Hello @JenBrissman @elisa.zoom
Could you please share your inputs on the above queries ?

Hi @Amit11 There is no RTMS scope for admin level / account level general app.

  1. Create a user level general app with RTMS scope and assign the application to the group of users.
  2. Use the user OAuth to get the access token and refresh token. Alternatively you can also configure autostart for this application.

Hi @Amit11

Adding to what @chunsiong.zoom said here:

The main constraint is that RTMS is only supported on user-level (General) apps today. Because of that, a single account-level app with only admin authorization (and no per-user OAuth) isn’t supported. Assigning an account-level app to a group won’t grant RTMS access for those users.

What works today is still centered around a user-level app, but you can structure it in a way that feels mostly centralized.

At a high level:

  • You need a General (user-level) app with RTMS scopes, installed for just the users you care about (can be deployed via admin to a group)
  • There is still a one-time user OAuth step, but after that you can store tokens and run everything from your backend

A great way to make this low-friction is to use a Zoom Apps surface app (we always recommend this path. Surface apps with RTMS is a common use case):

  • The surface app runs in the meeting (even in guest mode initially)
  • The first time the user opens it, OAuth completes and you obtain a user token
  • After that, the frontend doesn’t really need to stay authenticated, your backend can take over

From there, a clean way to structure things is to split responsibilities:

  • App B (user-level, RTMS app)
    • Has RTMS scopes
    • Is authorized by the target users
    • Represents the app that actually “owns” RTMS
  • App A (can be account-level)
    • Handles backend orchestration (listing meetings, deciding when to start RTMS, etc.)
    • Uses REST APIs

For apps under the same account, App A can start RTMS on behalf of App B by specifying App B’s client ID in the request. So you still get centralized control, even though RTMS itself is tied to a user-level app:

One important note: the account-level “install to group” behavior you referenced was designed primarily for surface apps, which is why that pattern fits well here, and it works right now.
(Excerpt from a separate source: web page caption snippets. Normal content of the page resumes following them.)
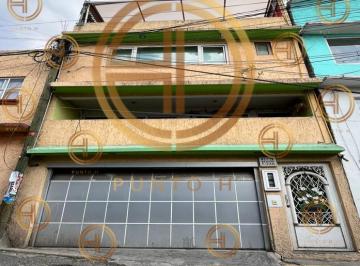 Casa de 3 habitaciones, Alvaro Obregón · Casa con 3 Recámaras y 90 m² Superficie de Terreno en Venta, Lomas de Puerta Grande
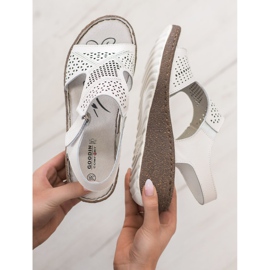 Goodin Avoimet kiilamaiset sandaalit valkoinen 2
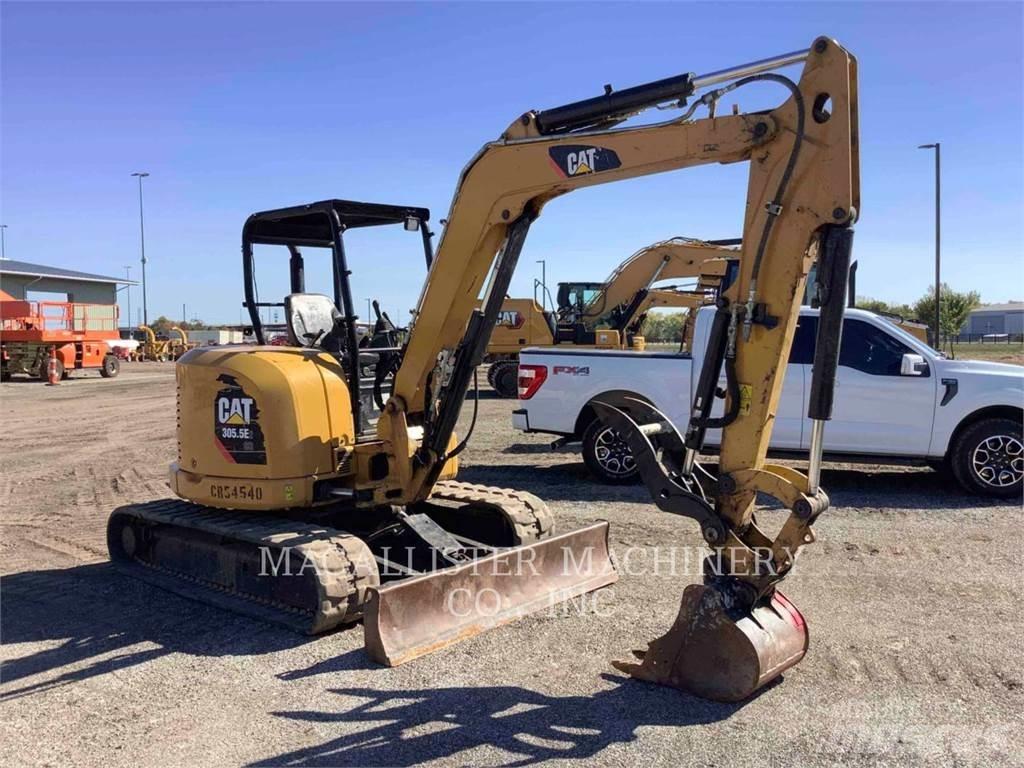CAT 305.5E2CR حفارات زحافة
If you want to avoid surface apps entirely, we are working on a non-interactive / bulk OAuth flow to support this exact scenario. There’s an early beta, but there are still gaps (like tracking which users are authorized and handling newly added users after the initial install), so it’s not fully ready yet.

TL;DR:

  • Fully avoiding user authorization → not possible today
  • Best current approach → user-level RTMS app + group deployment + optional surface app for first-time auth
  • You can still centralize control using an App A / App B pattern mentioned above within the same account

Thanks @JenBrissman for the detailed response.